# WHAT THE TASK REQUIRES:
From the data below, copy out every line in which the word "United" occurs.

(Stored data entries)

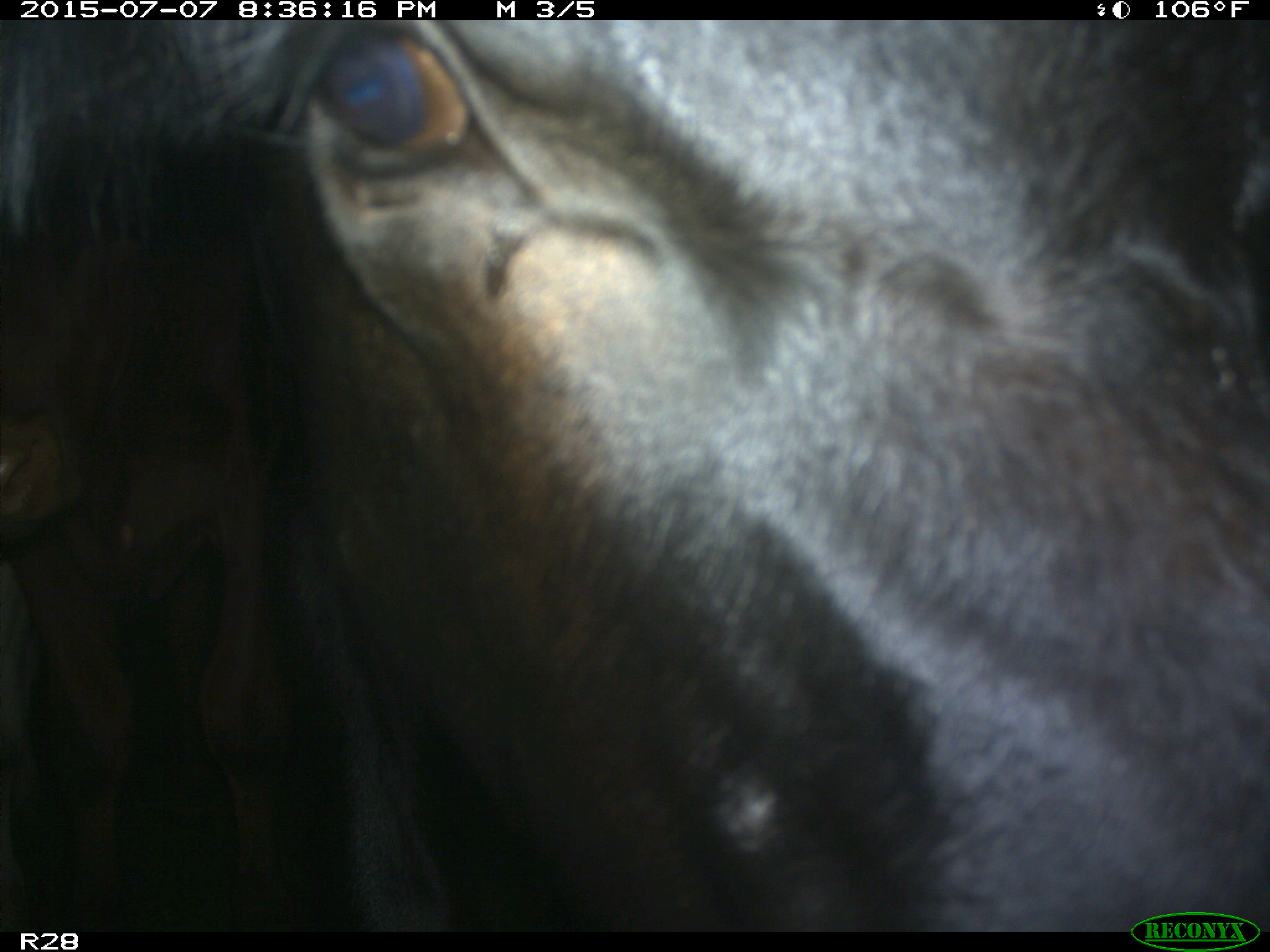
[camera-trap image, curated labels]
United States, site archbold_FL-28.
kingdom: Animalia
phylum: Chordata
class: Mammalia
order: Artiodactyla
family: Bovidae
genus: Bos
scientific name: Bos taurus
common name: domestic cow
Bos taurus (domestic cow).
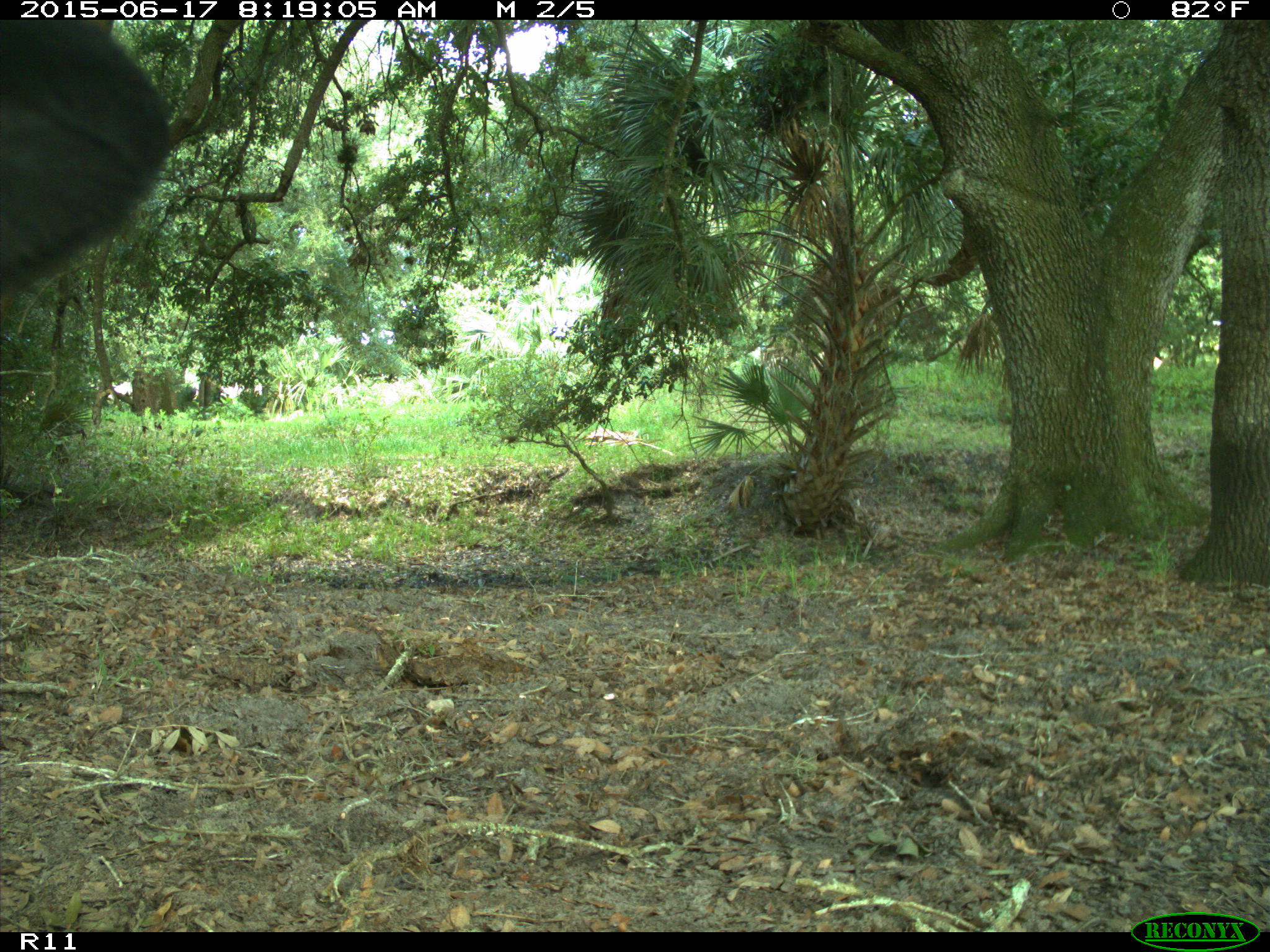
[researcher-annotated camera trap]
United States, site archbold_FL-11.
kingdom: Animalia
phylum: Chordata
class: Mammalia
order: Artiodactyla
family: Bovidae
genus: Bos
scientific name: Bos taurus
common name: domestic cow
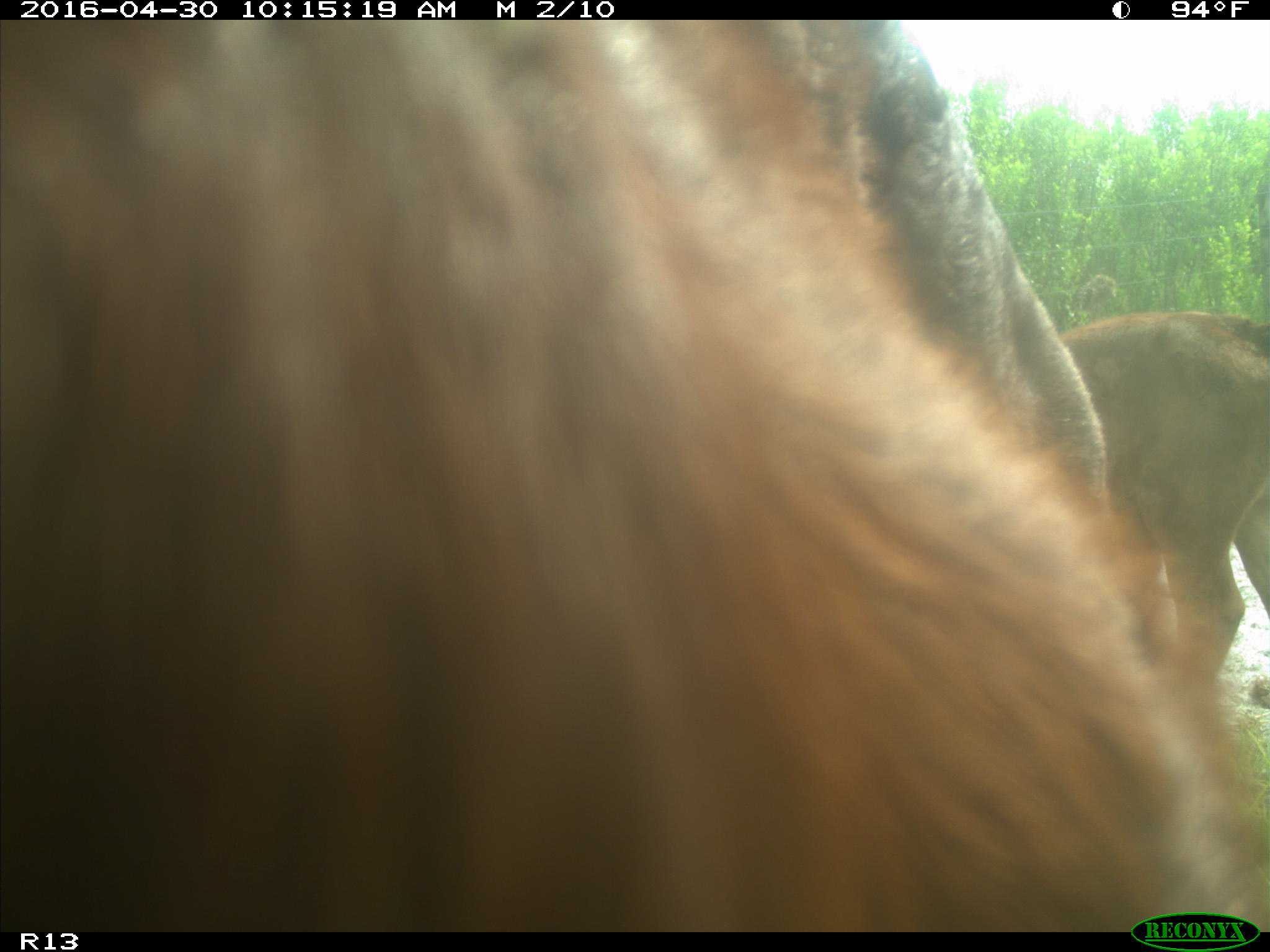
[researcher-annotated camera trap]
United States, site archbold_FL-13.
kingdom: Animalia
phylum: Chordata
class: Mammalia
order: Artiodactyla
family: Bovidae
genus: Bos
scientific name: Bos taurus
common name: domestic cow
Bos taurus (domestic cow).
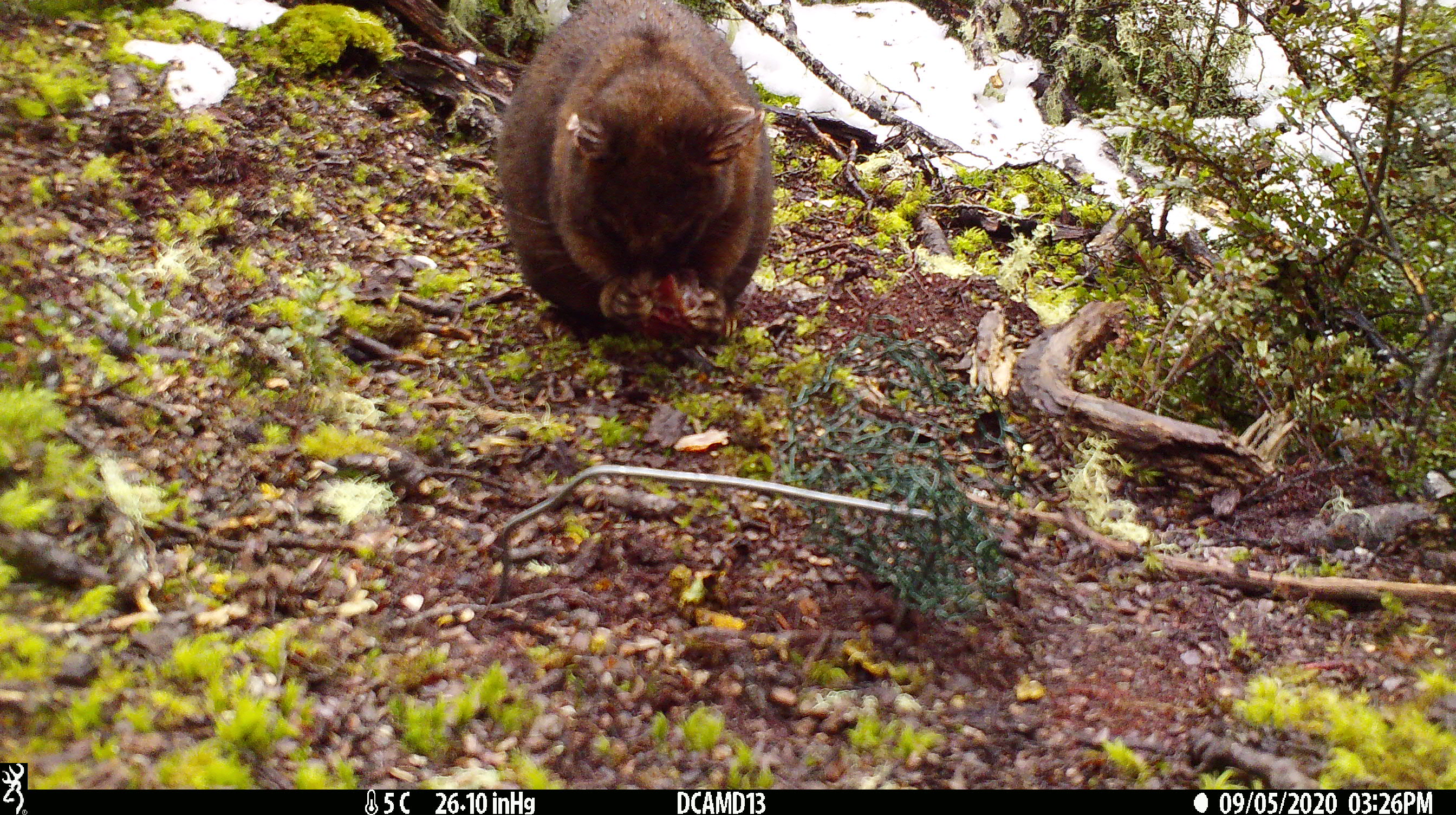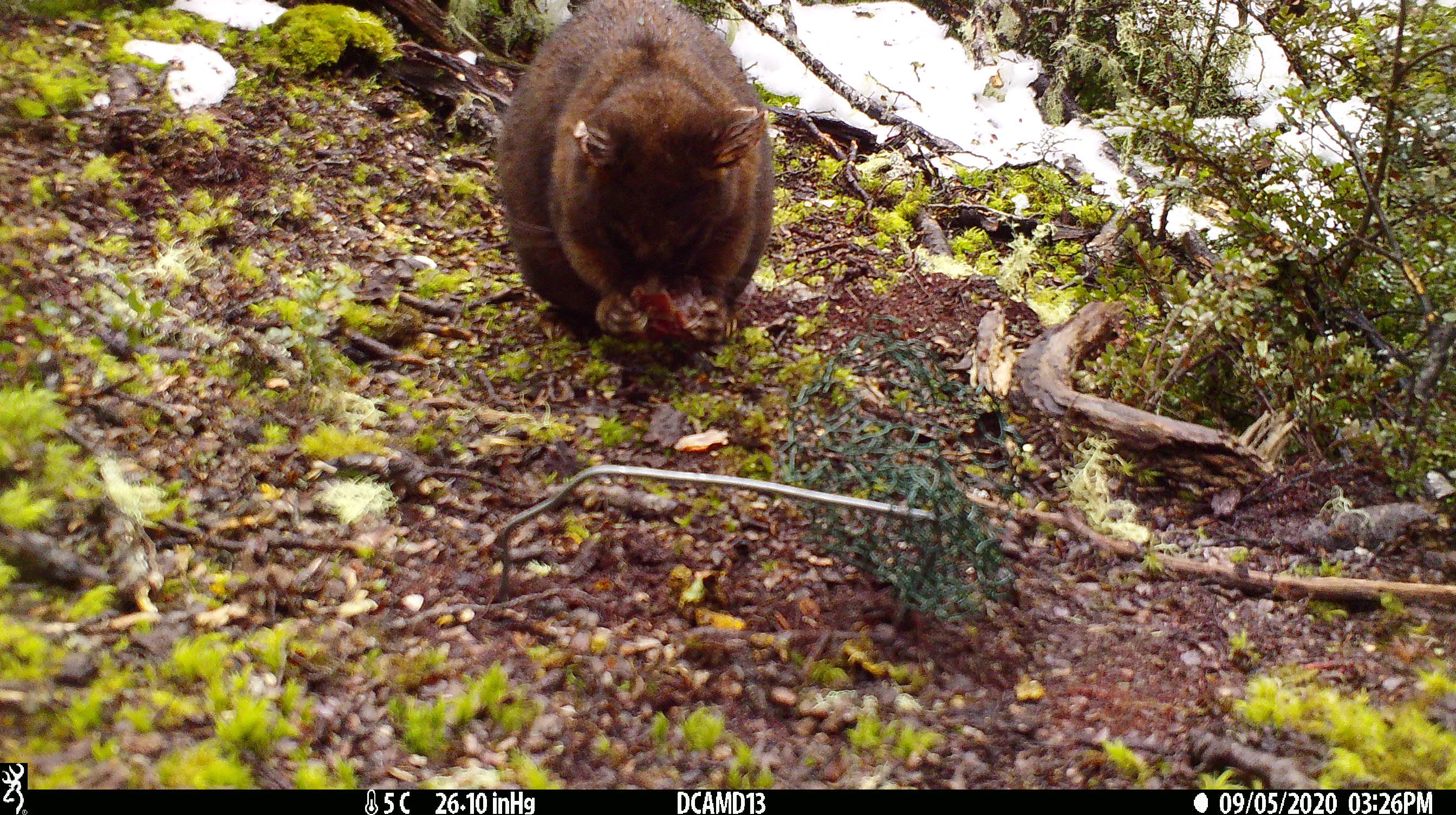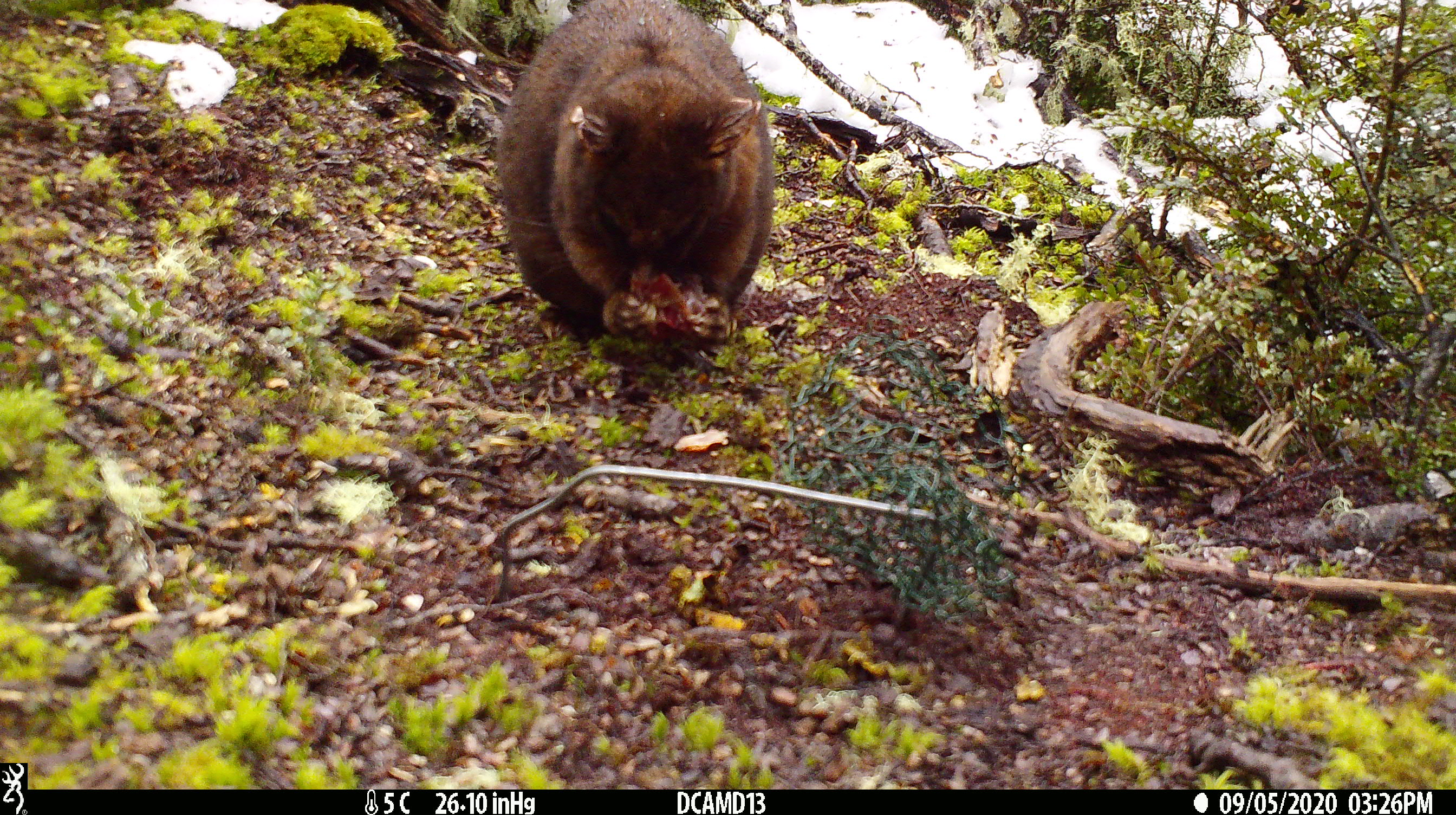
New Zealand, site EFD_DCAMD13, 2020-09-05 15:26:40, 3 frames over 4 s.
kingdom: Animalia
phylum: Chordata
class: Mammalia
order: Diprotodontia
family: Phalangeridae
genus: Trichosurus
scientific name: Trichosurus vulpecula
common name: common brushtail possum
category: possum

# WORKED SOLUTION:
United States, site archbold_FL-28.
United States, site archbold_FL-11.
United States, site archbold_FL-13.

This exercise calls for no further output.